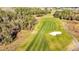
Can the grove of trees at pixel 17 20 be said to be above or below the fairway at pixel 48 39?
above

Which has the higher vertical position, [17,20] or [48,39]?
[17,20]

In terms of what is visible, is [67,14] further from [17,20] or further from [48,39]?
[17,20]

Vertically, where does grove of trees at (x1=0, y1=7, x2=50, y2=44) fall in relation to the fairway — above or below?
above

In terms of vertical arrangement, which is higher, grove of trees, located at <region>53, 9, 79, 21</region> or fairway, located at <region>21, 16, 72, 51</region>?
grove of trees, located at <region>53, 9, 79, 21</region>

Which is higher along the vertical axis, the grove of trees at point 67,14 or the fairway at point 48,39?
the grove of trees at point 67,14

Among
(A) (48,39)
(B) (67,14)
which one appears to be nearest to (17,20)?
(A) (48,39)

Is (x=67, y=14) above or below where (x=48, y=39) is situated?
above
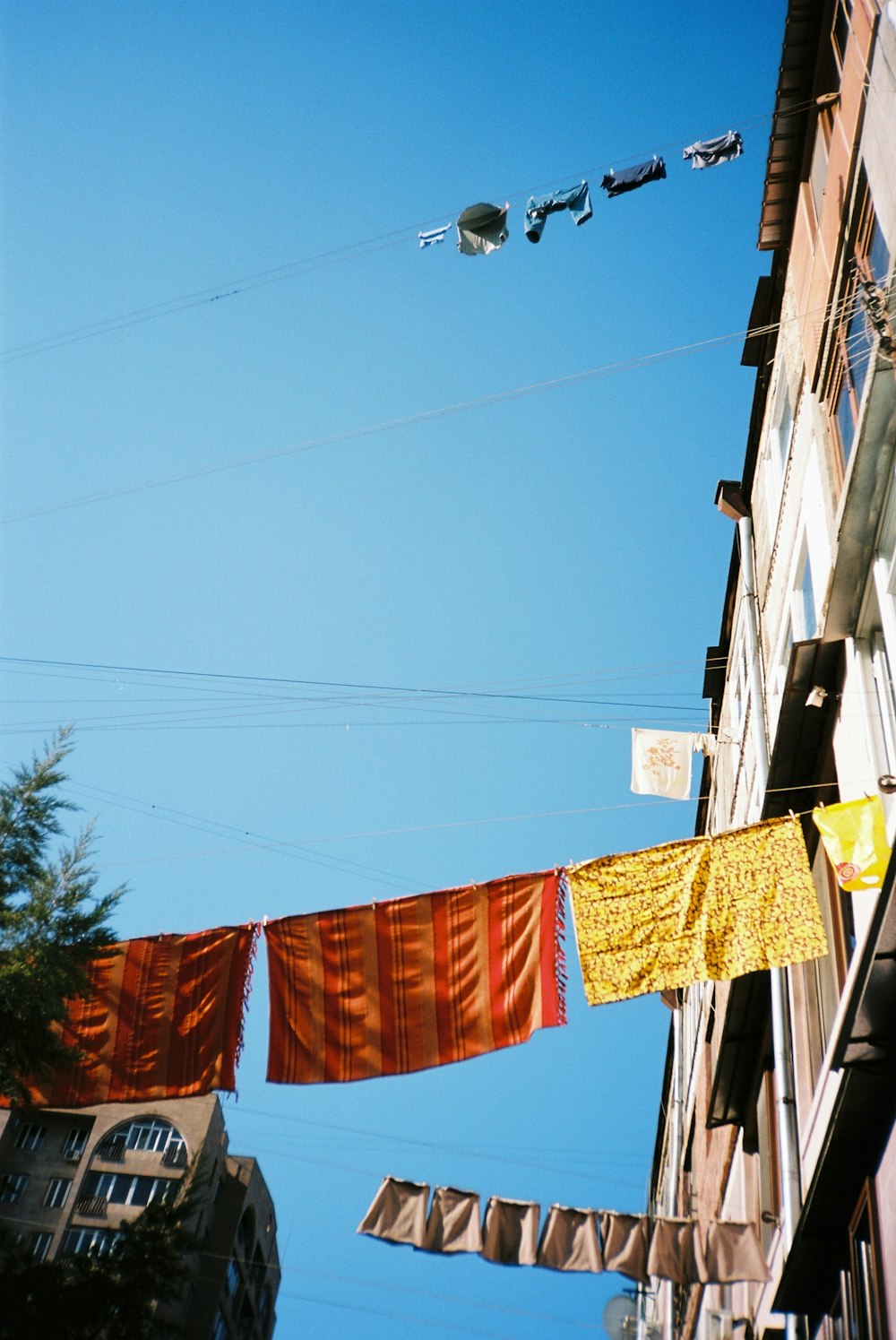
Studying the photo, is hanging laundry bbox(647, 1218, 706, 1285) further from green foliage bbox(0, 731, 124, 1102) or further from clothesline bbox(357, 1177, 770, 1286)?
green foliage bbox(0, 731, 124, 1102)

★ ★ ★

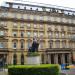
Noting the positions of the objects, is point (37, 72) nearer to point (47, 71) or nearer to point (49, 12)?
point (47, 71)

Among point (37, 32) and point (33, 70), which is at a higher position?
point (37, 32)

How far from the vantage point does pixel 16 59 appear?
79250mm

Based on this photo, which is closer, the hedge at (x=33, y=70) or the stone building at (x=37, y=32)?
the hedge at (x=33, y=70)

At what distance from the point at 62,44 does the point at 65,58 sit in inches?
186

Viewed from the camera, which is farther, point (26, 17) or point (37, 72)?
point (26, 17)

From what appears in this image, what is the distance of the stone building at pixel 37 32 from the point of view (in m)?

★ ★ ★

Render the part of the records that opens with the line containing "How far from" and closes with the line containing "From what appears", both included, as a JSON list of strings with one string per line and blank lines omitted.

[
  "How far from the vantage point does pixel 16 59 appear?",
  "79250mm",
  "Based on this photo, which is closer, the hedge at (x=33, y=70) or the stone building at (x=37, y=32)?",
  "the hedge at (x=33, y=70)",
  "At what distance from the point at 62,44 does the point at 65,58 sit in inches?",
  "186",
  "Viewed from the camera, which is farther, point (26, 17) or point (37, 72)?",
  "point (26, 17)",
  "From what appears in this image, what is the distance of the stone building at pixel 37 32 from the point of view (in m)?"
]